"Sync_error" occurrences

Hi guys,

About once a day (though sometimes I can go a few days), my Flowsana integration receives a webhook whose type is “sync_error”, with the message, “There was an error with the event queue, which may have resulted in missed events. If you are keeping resources in sync, you may need to manually re-fetch them.”

Granted Flowsana receives many thousands of webhooks a day so this is a pretty small error rate, but still, if it means someone’s workflow or rule does not work properly as a result, it’s a potential issue.

I can tell from the webhook which Flowsana user account had the error, but nothing further that I can see, and it’s not practical at that point for me to query every project and task for that account to try and figure out what might have been missed.

I’m wondering if you have any insights into what causes these sync errors and/or how we might mitigate the situation when it occurs. Thanks!

@Joe_Trollo @Matt_Bramlage @Jeff_Schneider @Ross_Grambo

3 Likes

Hi Phil,

After adding logging and digging through deeper parts of the code, I can report that the source of sync errors is, unfortunately, an unavoidable occurrence: a Redis node dying. Webhooks (and event streams) are built on a multi-step, asynchronous pipeline that pushes data from where a user makes a change to where we send the webhook to your server. This pipeline involves piping temporary data about the events into and out of a Redis store. It’s unavoidable that these Redis nodes sometimes die, and when that happens they take the enqueued events with them.

It’s possible for us to change the behavior of webhook event delivery from “at most once” to “at least once” but it would involve a massive rearchitecting and reimplementation of our pipeline, which we’re unable to do at this time. However, I’m following up with other teams at Asana to see if there’s anything we can do to make these issues occur less frequently.

A recommendation I can make to help make it easier to recover: give each subscription its own URL/query parameters so that you can distinguish between different projects in the same account, e.g., receive webhooks at /webhooks/<account-id>/<resource-id> or /webhooks/<account-id>?resource=<resource-id>.

Thanks for the info, @Joe_Trollo - not the best of news but good to know the scoop.

Follow-up question:
Does this also apply to the Events API - i.e. if one were to use that instead of (or in addition to) webhooks, would that also potentially be missing the same events; or is this a webhooks-only phenomenon?

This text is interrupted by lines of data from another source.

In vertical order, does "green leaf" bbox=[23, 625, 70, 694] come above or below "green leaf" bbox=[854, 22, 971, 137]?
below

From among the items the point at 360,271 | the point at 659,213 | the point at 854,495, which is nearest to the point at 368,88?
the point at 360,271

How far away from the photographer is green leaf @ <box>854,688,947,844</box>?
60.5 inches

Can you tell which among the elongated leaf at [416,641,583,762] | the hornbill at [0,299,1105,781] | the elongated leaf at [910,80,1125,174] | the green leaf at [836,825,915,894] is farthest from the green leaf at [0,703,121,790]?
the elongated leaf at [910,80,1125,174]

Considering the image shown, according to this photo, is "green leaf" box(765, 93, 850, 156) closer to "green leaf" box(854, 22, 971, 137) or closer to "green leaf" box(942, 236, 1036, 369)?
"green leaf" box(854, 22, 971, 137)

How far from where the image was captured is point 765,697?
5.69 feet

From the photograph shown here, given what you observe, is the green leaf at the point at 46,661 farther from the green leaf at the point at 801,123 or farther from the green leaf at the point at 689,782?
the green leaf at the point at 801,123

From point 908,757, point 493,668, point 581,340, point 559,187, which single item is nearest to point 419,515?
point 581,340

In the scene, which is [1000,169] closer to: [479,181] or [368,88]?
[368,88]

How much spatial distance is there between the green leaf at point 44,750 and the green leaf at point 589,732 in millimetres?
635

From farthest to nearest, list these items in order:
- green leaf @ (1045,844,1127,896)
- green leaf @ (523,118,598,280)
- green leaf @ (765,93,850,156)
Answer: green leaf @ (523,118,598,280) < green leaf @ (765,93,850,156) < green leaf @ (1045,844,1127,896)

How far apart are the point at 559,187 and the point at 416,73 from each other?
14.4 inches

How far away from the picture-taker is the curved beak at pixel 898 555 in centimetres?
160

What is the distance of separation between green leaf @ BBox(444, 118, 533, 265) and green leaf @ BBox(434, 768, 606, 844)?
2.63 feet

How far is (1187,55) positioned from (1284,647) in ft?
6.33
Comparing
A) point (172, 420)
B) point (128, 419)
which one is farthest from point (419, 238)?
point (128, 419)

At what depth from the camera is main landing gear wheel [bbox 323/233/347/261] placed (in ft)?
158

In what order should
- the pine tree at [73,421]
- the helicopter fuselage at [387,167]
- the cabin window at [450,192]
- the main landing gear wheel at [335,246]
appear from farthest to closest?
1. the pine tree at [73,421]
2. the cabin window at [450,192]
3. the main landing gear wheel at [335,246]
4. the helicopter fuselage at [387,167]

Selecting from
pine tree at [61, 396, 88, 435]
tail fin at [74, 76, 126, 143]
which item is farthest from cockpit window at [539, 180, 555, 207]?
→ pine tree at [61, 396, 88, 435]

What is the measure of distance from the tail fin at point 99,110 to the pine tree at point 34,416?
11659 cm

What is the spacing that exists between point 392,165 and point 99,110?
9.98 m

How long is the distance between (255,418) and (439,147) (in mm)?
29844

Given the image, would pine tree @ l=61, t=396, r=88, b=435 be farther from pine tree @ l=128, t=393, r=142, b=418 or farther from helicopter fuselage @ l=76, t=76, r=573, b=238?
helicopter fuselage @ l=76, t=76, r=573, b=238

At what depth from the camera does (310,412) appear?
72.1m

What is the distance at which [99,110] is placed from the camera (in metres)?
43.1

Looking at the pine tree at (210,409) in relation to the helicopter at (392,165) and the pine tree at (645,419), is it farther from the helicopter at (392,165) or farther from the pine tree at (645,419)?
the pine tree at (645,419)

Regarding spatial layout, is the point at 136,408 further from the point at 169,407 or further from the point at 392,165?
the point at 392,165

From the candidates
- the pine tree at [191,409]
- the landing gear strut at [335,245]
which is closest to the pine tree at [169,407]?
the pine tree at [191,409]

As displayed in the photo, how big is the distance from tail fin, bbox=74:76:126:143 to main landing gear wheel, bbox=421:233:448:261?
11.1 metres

This applies to event streams too—you’ll also encounter sync_error events there. The difference is that events wait in Redis until they’re fetched rather than being pulled from Redis and delivered promptly. When Redis dies, the event stream is entirely lost and we stop accumulating events for it. This means that you’re likely to lose more information from an event stream when this happens. (There are likely more events to be waiting in the queue, and we won’t collect events between when Redis goes down and when you make the next request.)

1 Like

I’m going to do this. Not sure at the moment what I’ll do with that additional info, but we’ll see!

Much appreciated, that would be awesome!

I understand this is not something you can do right away, but I would think it’d be something for the API team’s pipeline? Those of us who rely on webhooks in our apps would really like to be able to count on them to be complete and accurate…

That sort of redesign isn’t currently on our roadmap. We believe that we can get dramatically better reliability with significantly smaller investments in our infrastructure. For example, writing the events to two Redis nodes instead of one would square the probability of failure/event loss. If the failure rate of a single node is 1 in 10,000 now, the failure rate of two nodes would be 1 in 100,000,000.

That sounds great. I’m not partial to any particular fixes, just good to know you’ll be taking some action(s) to improve it!

Hi @Joe_Trollo @Ross_Grambo,

Not sure if it means anything in particular but I’ve been getting a lot (compared to usual) of sync errors over the past 48 hours or so.

Have you had an opportunity to make any of those infrastructure changes yet? :pray:

Hi @Joe_Trollo, @Ross_Grambo,

Wondering if there’s been any progress on implementing these changes re. sync errors, or what the status is? I continue to get sync errors in my Flowsana webhooks daily (sometimes once a day, sometimes more than once, but pretty much every day).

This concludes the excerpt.